2021年9月17日〜11日1日の期間、上海「ICICLEギャラリー」で現代アート作家、向阳(シャンヤン)氏の作品展が行われている。

場所は地下鉄9号線「合川路駅」すぐ。韓国街からもほど近い場所にある。韓国街も魅力的なスポットなので紹介したいけど、今日の本題は「向阳个人作品展 脱离与蜕变」(シャンヤン作品展 離脱と脱皮)。

シャンヤン氏の作品を見るのは今回が初めて。1967年生まれ、90年代後半に渡米し、2010年から再び中国で活動する現代アート作家だ。会場に行って最初に目に入ったのはこの作品。

【这边那边ー飞鸟(あっちこっち飛ぶ鳥?)】。刺繍は途中で終わっていて、糸の両端でふたつの鳥が刺繍されている。この作品は「絹糸シリーズ」と呼ばれている。絹糸シリーズは2018年に台風被害にあって、今回はその修復した作品を展示しているそうだ。

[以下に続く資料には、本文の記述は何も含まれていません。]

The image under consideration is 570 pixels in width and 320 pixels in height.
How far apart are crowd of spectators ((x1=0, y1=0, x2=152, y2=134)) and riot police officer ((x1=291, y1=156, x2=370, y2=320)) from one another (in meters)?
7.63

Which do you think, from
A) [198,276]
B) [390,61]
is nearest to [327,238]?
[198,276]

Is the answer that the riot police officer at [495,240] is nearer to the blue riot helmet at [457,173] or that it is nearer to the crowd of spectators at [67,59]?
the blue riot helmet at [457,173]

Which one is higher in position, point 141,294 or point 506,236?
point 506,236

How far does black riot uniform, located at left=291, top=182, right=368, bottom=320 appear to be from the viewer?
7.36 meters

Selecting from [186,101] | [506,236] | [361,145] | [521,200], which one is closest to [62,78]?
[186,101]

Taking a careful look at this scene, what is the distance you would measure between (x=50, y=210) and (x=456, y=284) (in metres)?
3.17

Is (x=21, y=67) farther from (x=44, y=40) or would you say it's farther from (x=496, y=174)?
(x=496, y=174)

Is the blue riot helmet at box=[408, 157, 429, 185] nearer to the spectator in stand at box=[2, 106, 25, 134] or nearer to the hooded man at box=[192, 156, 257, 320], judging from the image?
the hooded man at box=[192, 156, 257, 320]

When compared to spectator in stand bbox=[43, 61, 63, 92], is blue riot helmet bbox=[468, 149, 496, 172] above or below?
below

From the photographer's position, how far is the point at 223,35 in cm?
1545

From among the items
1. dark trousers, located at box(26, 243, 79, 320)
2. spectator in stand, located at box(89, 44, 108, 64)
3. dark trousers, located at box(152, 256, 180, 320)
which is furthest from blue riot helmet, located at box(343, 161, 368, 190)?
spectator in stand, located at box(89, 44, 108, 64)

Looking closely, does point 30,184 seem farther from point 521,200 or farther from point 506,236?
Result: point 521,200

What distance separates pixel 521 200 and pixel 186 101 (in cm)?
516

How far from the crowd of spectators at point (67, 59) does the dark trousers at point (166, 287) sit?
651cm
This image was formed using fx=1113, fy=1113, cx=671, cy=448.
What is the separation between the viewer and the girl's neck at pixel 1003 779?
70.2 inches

どれも絹糸が艶やかで美しかった。

この展覧会のいちばんの作品はこれ。【幻化之屋】。2018年の越後妻有トリエンナーレに出展された作品でもある。

この建物は、アンティーク家具と廃材を組み合わせて作られている。木材にはうっすらと絵が描かれているが、おそらくそれはもともと家具に描かれていたものだろう。左右には窓がついていて、無数の糸が張られていた。

糸はライトアップされていて、糸そのものが光の線のようにも見える。建物全体が「失われていくものを繋ぎ合わせた」という感じがして、迫力がありながら、少し儚さもあった。

上海に来てしばらく経つけど、まだこの場所の早さや眩しさに慣れることはできない。この数ヶ月、《都市で生きる人たちは、いつも何かを忘れたフリをしている》って感じていたけど、その感覚をギュッと掴まれたような作品展だった。